Balot felt a faint glow of warmth in her right hand.
Balot hesitated. This was her hand—the hand that had once abused Oeufcoque so. Was she now supposed to forget about that and use him again? She felt the pressure more acutely than ever.
Balot’s eyes met with the deep red in Oeufcoque’s.
Balot closed her eyes. She felt Oeufcoque’s warm body heat and prayed for something to protect her. Just like when she first took Oeufcoque in her hands, all that while ago. Oeufcoque turned with a squelch. She felt a reassuring weight in her hands and a trigger against her finger.
“Don’t, Balot! You’re too—” The Doctor’s words were dissipated by a sharp gust of wind. The car roof was opening up, and the Doctor could only gape at it. The rain came down, assaulting them like razor blades.
Balot felt an extraordinary sense of precision amid the lashing rain and the car that was now pushing three hundred kilometers an hour. She was in control. She grasped the two cars. Their strengths and their Achilles’ heels. She sensed the currents of the violent winds and the raindrops that spiraled all around. The direction the two cars were heading in. Her movements. Boiled’s movements. She sensed everything as one, with perfect timing. Her whole world turned bright white.
Balot’s eyes became bloodshot, and she noticed her skin pressing in tightly on her internal organs. She heard a ringing noise around her forehead, and then could hear no more. The only body part left to rely on was her heart, which kept on beating away, telling her what she needed to do.
It all happened in an instant. The two cars were side by side. Balot leapt up, opened her eyes wide, and wrapped her finger around the trigger. Amid the torrential downpour she thought she heard herself screaming, yelling with all her might with a throat that had long since lost all powers of speech.
She fired. The bullets flowed out of the gun in quick succession, meeting Boiled’s salvo in midair.
Balot’s first shot smashed into the bullet Boiled had fired and was obliterated. So was the second, but the third was enough to deflect the path of the oncoming bullet. The fourth went straight for Boiled’s face, but was rendered harmless by Boiled’s PGF wall, as was the fifth.
The sixth and final bullet found its target—Boiled’s car.
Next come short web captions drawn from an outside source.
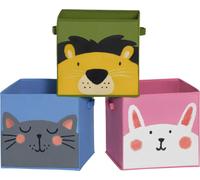 Organiseur pour enfants X3 Bleu, vert, rose, gris, jaune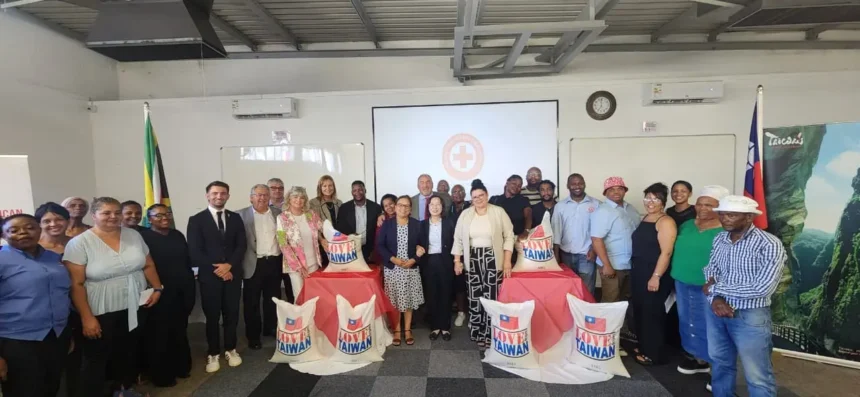 Taipei Liaison Office providing food assistance to Cape Town communities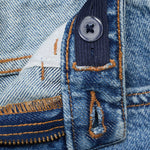 Mango jeans dad in Medium Denim - D8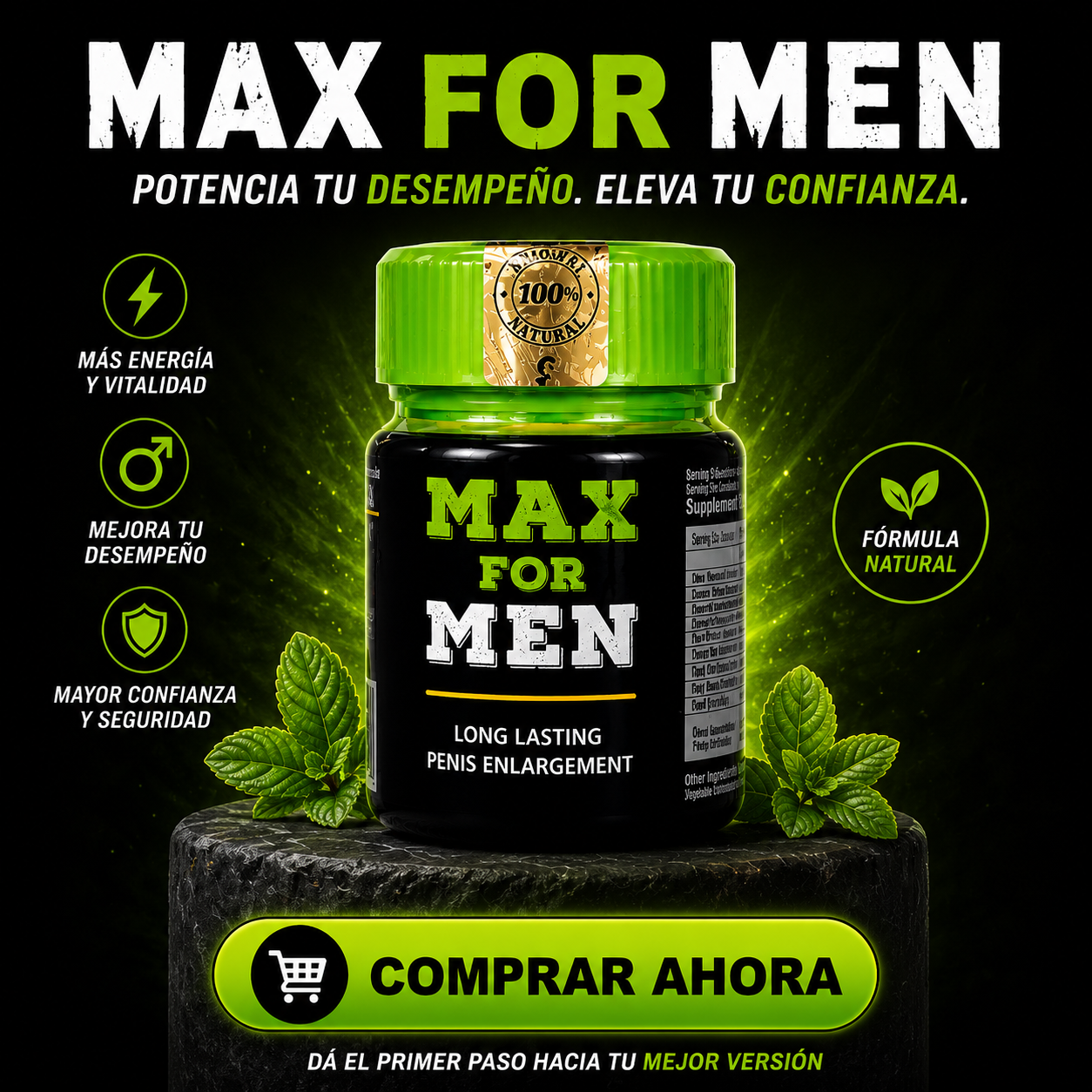 MAX FOR MEN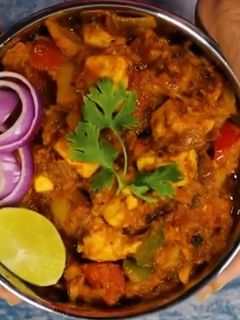 কড়াই পনির (kadai paneer recipe in Bengali) রেসিপির প্রধান ছবি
Something ruptured right in front of Boiled’s eyes. Balot’s aim had been true, and she had hit the steering wheel just where she had wanted—on the spot to release the airbag. In an instant, Boiled’s face and arms and body were pinned back, the air pressure from the expanding airbag pressing him into his seat.
With a yell, Boiled focused his PGF, forcing the airbag back far enough for him to extricate his shooting arm. He pushed his gun into the gap so that the muzzle pointed into the airbag, and fired. It exploded. The airbag shattered into a million pieces, as did the glass in the windshield.
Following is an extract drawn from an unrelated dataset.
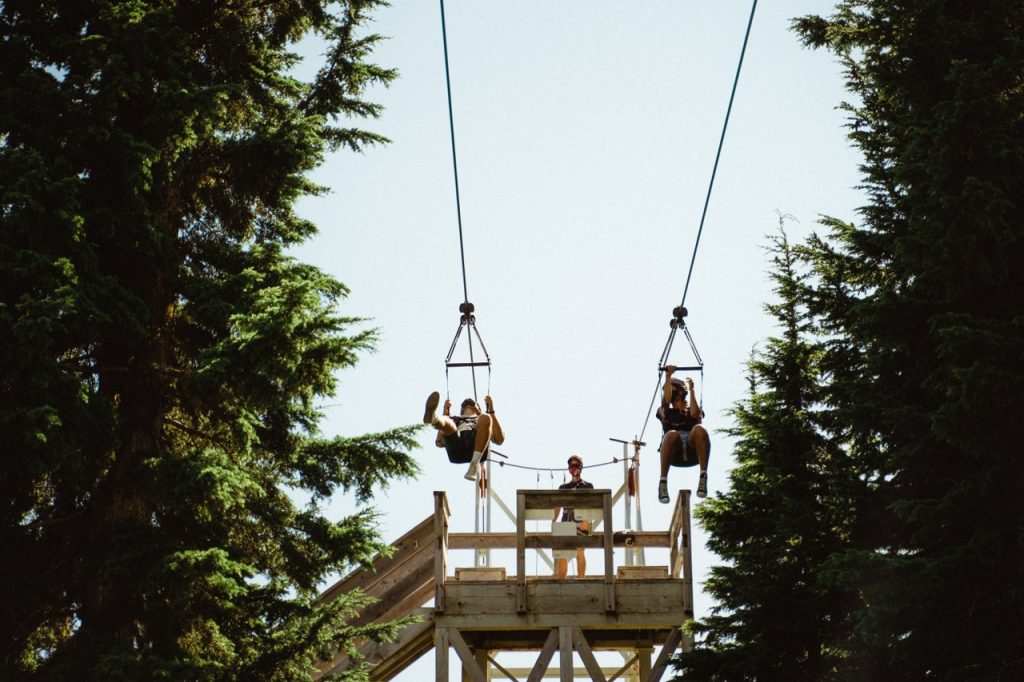 Grouse Mountain Zipline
Wind and rain and shards of glass came flying into the car, and all were reflected harmlessly off the wall of artificial gravity that Boiled generated.
On the other side of the newly created space was Balot.
The convertible was now back in front of Boiled’s car, roaring away.
Boiled screamed a wordless scream and fired again.
Balot had fired first. Boiled’s PGF was activated in self-defense, warping the flight paths of all bullets in his vicinity—including his own.
It flew up into the air, way over Balot’s head.
Like the red convertible, Boiled’s car was also supposed to have been utterly bulletproof. But Balot could accurately target the exact same location over and over as easily as she could walk a straight line. She fired repeatedly at the hood, hitting the same spot again and again, and this eventually opened up a bullet-sized hole in the not-so-impenetrable armor. Then Balot’s final bullet flew straight through the hole and ripped the cam belt to shreds.
In an instant, Boiled’s car lost the ability to convert its energy into forward momentum.
A gap opened up between the cars. Balot and Boiled both looked for an opportunity to fire, but too much space now divided them. Balot’s car was still devouring the terrain voraciously, and Boiled’s car could no longer keep up.